Paris, de Cédric Klapisch

Um disparo fotográfico sobre um punhado de parisienses iguais a todas as pessoas, com as suas histórias simples, fragmentadas, que se tocam e nos tocam, com a força do quotidiano de uma cidade real e sem mistérios, próxima de qualquer outro burgo. Paredes meias com a alegria, o abandono e a tragédia. Algumas dessas histórias não começam nem terminam, mas é assim mesmo a vida e o seu colorido é o suficiente para prender a nossa atenção e não se dar o tempo por mal empregue.

Uma mulher ligada ao mundo da moda visita um armazém de distribuição de produtos alimentares (do género do MARL) e refere que é fascinante haver lugares como esse, com quilómetros só de fruta e outros tantos só de carne, pois compra tudo pela internet. O feirante que a acompanha contrapõe que fascinante é poder fazer-se as compras pela internet. São diferentes estados de alma, diferentes realidades, diferentes condições económico-sociais espalhadas por uma mesma metrópole. Paris é isso e o filme também.
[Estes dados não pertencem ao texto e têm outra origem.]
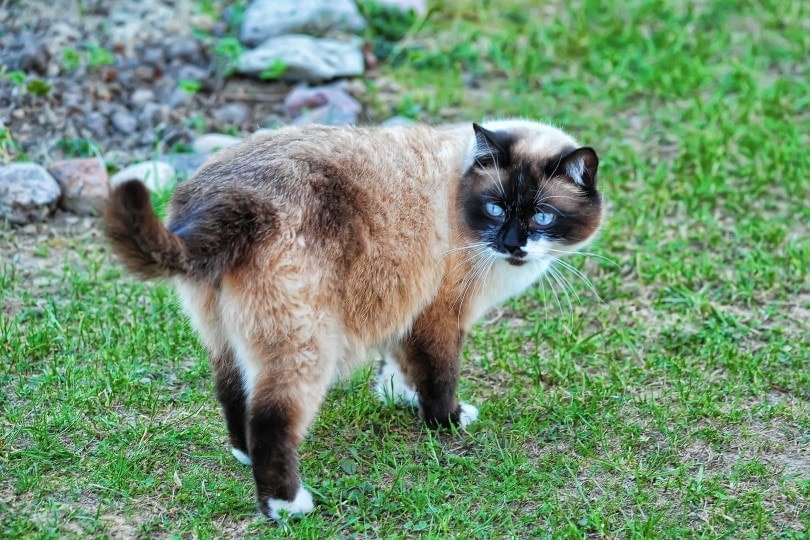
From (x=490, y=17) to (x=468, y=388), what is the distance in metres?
4.33

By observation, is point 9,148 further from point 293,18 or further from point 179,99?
point 293,18

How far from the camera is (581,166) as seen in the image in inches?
150

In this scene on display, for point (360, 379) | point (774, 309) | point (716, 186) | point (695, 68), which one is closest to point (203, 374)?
point (360, 379)

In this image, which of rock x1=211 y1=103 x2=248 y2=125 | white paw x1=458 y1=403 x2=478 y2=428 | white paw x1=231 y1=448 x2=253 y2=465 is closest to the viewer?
white paw x1=231 y1=448 x2=253 y2=465

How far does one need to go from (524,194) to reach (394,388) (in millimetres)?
1070

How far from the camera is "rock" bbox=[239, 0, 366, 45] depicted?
7008 mm

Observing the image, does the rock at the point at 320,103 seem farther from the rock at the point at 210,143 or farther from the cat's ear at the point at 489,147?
the cat's ear at the point at 489,147

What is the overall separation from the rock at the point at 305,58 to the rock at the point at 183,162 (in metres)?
1.13

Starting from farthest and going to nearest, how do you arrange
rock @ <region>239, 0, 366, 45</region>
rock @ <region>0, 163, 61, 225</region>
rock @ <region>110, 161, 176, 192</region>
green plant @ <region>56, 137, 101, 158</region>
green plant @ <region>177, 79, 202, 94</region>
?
rock @ <region>239, 0, 366, 45</region> → green plant @ <region>177, 79, 202, 94</region> → green plant @ <region>56, 137, 101, 158</region> → rock @ <region>110, 161, 176, 192</region> → rock @ <region>0, 163, 61, 225</region>

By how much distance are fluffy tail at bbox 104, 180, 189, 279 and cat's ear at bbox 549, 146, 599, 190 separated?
5.05ft

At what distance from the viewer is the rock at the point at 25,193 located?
5.27 m

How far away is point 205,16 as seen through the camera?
7168 mm

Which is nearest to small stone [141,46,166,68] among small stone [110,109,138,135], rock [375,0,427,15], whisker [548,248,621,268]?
small stone [110,109,138,135]

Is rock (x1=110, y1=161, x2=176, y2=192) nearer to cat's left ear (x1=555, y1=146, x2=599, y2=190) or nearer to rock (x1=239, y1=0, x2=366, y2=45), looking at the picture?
rock (x1=239, y1=0, x2=366, y2=45)
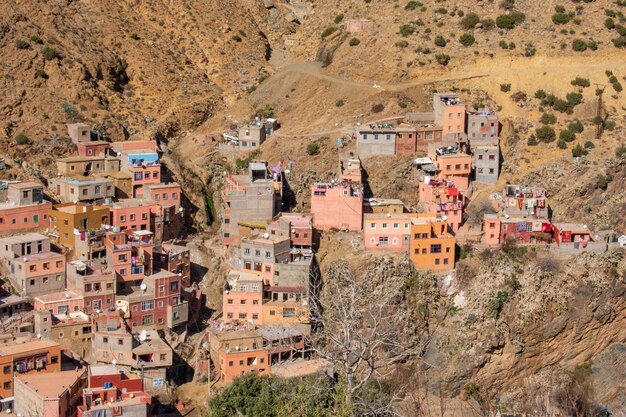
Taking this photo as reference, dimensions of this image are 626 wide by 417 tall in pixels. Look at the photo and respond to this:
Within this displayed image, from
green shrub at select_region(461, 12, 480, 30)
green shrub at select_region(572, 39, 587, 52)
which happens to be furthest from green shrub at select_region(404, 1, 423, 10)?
green shrub at select_region(572, 39, 587, 52)

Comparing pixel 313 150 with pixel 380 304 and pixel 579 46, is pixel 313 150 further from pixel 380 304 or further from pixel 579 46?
pixel 579 46

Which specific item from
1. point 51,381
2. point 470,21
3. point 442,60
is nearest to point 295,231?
point 51,381

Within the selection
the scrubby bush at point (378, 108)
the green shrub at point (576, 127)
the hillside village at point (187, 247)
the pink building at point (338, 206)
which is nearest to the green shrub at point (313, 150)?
the hillside village at point (187, 247)

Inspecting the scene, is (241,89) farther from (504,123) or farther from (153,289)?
(153,289)

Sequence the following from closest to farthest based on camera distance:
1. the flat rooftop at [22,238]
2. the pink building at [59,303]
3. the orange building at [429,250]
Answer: the pink building at [59,303] < the flat rooftop at [22,238] < the orange building at [429,250]

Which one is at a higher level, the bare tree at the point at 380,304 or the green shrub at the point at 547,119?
the green shrub at the point at 547,119

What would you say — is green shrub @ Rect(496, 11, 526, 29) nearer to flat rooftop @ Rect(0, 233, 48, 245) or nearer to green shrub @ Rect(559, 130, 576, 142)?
green shrub @ Rect(559, 130, 576, 142)

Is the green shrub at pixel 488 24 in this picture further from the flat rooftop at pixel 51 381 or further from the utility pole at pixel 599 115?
the flat rooftop at pixel 51 381
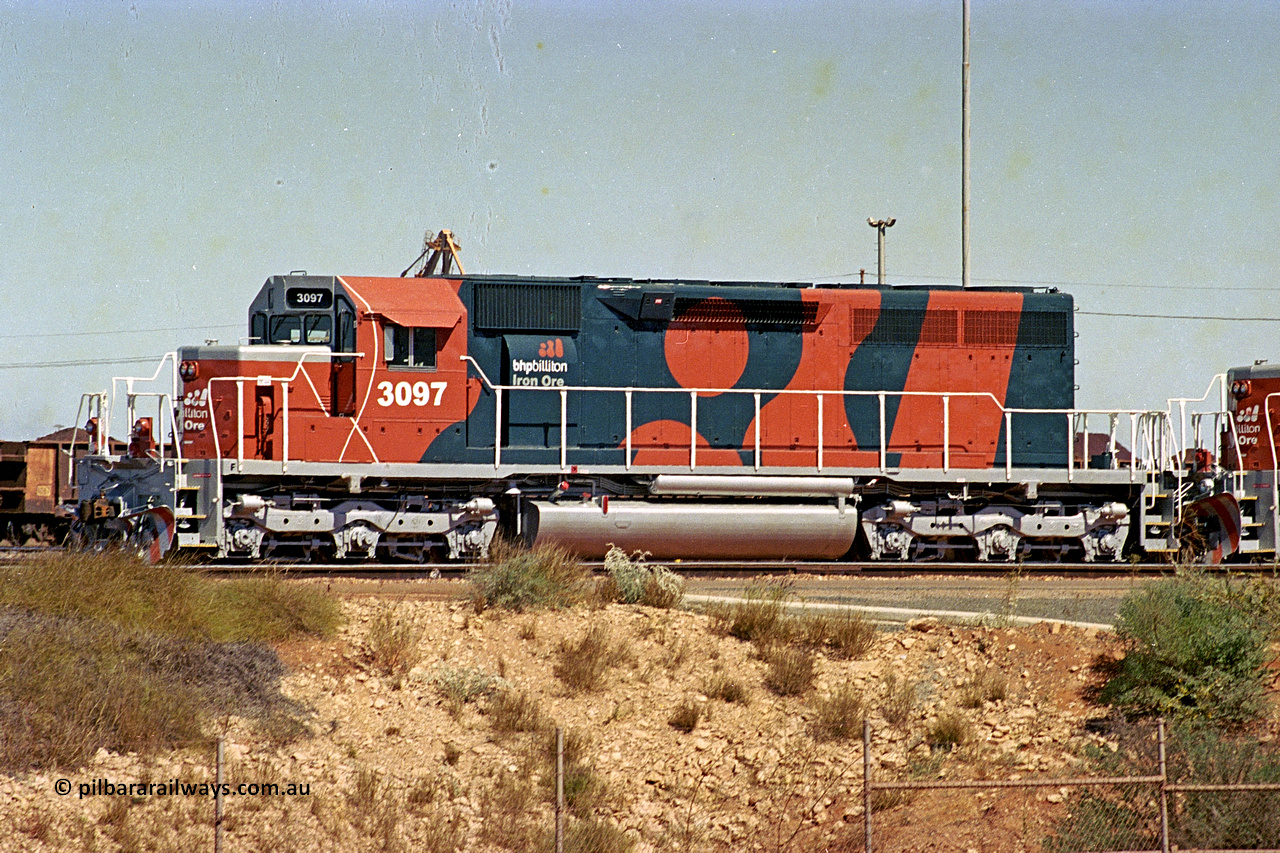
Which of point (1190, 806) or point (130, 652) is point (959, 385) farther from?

Não se assiste às qualidades narrativas de A Residência Espanhola ou da sequela As Bonecas Russas, mas não deixa de ser, por isso, um caso superior de fait divers cinematográfico. Juliet Binoche, Romain Duris, Albert Dupontel e François Cluzet são apenas peças de um ensamble onde o cenário é tão importante para o ambiente como as pessoas, numa peça cheia de vírgulas e reticências, mas que evita os pontos finais.

A banda sonora de Bruno Coulais aproxima-se demasiado dos sons de Yann Tiersen para O Fabuloso Destino de Amélie, mas Yann Tiersen incorporou tão bem o som de Paris que talvez fosse uma imposição seguir-lhe as peugadas.